Ignoring me, he takes his right arm from the sleeve of his jacket and holds Rory against his chest before refastening the buttons, concealing the baby completely.
“They’ll think you were involved,” I say, trying to stop him. “The police will lay charges. You’ll lose your commission. Your career . . . I’ve hurt you enough already.”
“I don’t care. I’m leaving the navy. None of it matters.”
“Yes, it does.”
Hayden’s eyes are swimming. “Please, Aggy, why won’t you run?”
“This is my mistake, not yours. I won’t let you risk everything for me.”

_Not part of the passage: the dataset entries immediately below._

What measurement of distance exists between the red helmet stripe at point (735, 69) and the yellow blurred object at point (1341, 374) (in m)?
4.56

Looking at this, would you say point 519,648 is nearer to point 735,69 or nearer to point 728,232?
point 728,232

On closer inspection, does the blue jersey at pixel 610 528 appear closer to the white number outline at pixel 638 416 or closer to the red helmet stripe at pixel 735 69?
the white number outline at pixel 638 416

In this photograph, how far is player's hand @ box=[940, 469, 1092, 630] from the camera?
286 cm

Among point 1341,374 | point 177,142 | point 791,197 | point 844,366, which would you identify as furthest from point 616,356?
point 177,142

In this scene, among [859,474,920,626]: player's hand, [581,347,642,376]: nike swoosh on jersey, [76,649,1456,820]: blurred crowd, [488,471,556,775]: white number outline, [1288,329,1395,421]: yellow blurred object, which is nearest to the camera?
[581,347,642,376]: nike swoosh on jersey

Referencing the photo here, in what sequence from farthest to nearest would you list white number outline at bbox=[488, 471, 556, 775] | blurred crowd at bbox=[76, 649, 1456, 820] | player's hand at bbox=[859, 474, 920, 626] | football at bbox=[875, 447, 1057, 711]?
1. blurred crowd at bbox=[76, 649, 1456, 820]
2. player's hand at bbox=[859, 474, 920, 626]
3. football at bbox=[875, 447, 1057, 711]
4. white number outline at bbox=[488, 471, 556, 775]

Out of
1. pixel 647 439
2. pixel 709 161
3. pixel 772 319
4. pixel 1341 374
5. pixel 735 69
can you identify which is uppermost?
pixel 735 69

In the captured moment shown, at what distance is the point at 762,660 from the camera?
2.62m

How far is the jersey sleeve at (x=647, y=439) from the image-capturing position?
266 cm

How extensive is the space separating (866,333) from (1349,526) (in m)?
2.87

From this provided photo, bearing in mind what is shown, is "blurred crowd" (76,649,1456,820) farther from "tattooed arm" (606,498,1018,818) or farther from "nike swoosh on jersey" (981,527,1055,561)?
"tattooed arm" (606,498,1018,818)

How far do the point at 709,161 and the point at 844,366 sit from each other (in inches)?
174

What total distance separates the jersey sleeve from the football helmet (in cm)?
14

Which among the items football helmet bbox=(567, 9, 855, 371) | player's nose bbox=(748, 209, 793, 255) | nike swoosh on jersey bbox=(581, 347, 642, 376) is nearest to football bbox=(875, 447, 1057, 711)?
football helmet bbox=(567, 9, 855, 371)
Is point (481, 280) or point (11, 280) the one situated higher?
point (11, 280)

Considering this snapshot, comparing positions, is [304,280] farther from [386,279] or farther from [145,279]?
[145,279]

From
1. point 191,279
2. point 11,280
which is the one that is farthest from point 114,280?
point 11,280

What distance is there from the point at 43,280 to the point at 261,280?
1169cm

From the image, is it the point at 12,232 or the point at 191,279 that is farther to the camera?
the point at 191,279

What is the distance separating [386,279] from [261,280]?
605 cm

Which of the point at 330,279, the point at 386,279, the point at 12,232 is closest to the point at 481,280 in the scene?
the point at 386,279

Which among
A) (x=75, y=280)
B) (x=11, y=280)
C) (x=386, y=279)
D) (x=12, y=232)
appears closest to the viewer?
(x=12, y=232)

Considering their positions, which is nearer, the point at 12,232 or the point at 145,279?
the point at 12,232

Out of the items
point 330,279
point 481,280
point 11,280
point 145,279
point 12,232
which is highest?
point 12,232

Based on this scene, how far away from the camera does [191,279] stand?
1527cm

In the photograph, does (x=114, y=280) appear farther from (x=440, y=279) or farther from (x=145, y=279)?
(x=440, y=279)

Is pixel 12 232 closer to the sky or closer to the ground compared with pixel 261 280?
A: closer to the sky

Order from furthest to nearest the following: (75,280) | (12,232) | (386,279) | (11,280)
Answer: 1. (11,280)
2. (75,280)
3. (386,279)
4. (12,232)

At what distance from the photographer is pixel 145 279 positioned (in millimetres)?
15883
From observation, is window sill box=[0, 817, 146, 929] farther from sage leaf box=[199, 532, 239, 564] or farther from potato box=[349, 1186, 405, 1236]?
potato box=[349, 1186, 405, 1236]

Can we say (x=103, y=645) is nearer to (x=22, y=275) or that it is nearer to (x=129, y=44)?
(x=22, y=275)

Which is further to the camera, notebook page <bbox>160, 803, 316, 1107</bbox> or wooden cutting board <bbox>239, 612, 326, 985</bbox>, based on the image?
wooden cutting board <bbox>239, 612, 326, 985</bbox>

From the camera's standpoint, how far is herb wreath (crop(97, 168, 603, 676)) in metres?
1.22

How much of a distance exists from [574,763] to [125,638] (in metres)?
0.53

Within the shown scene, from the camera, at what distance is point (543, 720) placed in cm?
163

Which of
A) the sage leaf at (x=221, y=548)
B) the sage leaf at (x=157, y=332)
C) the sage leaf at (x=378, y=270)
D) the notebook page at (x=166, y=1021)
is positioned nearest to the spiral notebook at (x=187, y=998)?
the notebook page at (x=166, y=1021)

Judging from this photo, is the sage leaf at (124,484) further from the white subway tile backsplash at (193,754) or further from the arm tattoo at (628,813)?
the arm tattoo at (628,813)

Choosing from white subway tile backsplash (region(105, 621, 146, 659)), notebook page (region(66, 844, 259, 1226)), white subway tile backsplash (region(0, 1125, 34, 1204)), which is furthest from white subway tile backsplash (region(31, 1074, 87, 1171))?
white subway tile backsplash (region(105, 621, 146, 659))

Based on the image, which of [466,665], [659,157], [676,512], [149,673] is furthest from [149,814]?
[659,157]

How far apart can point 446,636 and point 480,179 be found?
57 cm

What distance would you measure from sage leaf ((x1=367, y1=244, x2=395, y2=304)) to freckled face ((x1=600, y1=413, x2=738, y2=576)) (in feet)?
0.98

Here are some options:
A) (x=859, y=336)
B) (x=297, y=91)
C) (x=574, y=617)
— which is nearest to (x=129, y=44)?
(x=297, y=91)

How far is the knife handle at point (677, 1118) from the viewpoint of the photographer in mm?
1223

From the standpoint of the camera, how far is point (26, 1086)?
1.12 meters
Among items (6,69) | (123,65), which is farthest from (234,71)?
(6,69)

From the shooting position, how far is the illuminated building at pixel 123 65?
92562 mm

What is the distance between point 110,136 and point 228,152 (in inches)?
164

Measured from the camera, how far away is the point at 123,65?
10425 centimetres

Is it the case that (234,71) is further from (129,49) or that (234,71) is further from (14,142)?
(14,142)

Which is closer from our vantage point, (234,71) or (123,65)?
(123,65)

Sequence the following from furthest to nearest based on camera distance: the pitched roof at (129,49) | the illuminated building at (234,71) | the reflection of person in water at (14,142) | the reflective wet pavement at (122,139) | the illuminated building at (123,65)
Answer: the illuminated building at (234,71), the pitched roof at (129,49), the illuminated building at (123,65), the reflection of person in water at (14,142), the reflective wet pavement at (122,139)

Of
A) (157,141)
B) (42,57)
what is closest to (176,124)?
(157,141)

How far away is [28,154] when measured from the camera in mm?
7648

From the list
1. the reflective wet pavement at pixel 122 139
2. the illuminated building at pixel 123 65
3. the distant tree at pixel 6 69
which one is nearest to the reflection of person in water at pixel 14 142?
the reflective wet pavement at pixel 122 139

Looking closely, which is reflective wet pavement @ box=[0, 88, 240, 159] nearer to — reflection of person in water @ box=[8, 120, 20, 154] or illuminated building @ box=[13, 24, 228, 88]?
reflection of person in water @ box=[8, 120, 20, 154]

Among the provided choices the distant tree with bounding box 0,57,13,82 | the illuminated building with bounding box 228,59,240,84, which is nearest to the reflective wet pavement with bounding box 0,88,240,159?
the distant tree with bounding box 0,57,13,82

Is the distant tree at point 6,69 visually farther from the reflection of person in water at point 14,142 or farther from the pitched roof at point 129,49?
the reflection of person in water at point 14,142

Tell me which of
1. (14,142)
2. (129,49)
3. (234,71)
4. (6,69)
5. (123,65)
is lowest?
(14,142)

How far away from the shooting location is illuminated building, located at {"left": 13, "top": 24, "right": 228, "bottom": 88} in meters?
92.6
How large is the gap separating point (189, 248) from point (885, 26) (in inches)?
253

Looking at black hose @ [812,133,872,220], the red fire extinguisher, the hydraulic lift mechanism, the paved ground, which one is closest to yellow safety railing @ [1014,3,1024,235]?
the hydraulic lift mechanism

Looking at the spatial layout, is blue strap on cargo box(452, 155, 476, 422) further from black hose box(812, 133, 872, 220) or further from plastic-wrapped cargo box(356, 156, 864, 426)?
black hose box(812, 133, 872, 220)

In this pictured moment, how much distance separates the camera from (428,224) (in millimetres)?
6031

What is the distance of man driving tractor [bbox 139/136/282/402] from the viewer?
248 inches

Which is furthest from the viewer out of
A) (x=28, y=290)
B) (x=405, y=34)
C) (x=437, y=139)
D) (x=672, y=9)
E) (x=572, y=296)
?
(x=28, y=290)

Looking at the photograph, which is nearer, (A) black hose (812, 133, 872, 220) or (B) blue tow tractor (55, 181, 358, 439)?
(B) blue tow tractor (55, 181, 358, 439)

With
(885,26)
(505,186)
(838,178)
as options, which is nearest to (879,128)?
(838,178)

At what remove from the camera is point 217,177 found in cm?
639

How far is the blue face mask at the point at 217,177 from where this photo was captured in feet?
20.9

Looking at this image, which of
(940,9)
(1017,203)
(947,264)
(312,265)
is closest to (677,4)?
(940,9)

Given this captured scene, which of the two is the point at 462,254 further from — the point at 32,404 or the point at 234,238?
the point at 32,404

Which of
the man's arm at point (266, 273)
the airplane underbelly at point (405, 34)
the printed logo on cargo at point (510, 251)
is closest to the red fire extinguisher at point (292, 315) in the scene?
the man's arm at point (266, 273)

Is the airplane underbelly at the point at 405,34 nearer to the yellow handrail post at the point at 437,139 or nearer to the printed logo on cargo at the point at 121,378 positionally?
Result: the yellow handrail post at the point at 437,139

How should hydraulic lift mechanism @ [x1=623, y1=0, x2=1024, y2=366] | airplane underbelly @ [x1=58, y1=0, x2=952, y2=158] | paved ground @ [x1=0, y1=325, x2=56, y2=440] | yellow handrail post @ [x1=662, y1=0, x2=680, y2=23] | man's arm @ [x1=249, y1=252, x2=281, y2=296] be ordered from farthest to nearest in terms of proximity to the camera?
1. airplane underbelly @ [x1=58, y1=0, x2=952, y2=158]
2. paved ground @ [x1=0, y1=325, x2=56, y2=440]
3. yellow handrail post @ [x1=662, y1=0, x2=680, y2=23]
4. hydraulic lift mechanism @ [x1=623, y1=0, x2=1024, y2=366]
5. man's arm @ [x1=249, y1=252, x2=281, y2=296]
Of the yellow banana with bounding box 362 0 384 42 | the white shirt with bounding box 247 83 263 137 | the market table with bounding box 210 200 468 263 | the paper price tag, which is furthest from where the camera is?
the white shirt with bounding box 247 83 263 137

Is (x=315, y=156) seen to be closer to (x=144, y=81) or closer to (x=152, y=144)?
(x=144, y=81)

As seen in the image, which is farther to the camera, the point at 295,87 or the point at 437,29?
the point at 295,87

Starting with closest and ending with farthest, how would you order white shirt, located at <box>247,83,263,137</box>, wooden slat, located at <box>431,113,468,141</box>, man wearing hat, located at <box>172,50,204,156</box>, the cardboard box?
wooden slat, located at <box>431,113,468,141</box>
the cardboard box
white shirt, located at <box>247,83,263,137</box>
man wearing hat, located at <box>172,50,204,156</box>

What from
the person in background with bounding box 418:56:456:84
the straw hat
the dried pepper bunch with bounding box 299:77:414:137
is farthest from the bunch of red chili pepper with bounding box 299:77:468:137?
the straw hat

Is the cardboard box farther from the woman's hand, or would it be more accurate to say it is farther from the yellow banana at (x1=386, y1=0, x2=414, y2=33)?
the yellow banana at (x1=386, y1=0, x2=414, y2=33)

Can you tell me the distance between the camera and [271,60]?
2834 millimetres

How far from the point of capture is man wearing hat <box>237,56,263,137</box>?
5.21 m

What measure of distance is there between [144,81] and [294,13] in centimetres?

He isn’t listening. He doesn’t understand what I’ve done—what happened to the other babies, or what I did to Nicky. The lives I’ve ruined. I grab his arm, clasping the empty leather sleeve of his jacket. He flicks me away. I reach out again, calling Rory’s name.
“Give him back!” I yell.
“Let me help you.”
“Nobody can help me.”
The creature uncoils.
Stupid, stupid, stupid girl! He’s stealing him.
He’d never do that.
He wants Rory for himself.
He loves me.
He’s lying.
My fingers have found the pistol. I pull it free. My vision is fractured by tears and I can barely recognize my own voice, which rises from the depths of my chest, shaking with disappointment or grief.
“GIVE HIM BACK TO ME!”
Hayden hesitates, staring at the gun. “Don’t do this, Aggy.”
Shoot him!
He loves me.
Nobody could ever love you.
You’re wrong.
Hayden hands Rory over without saying another word. He turns and walks away, wiping something from his eyes.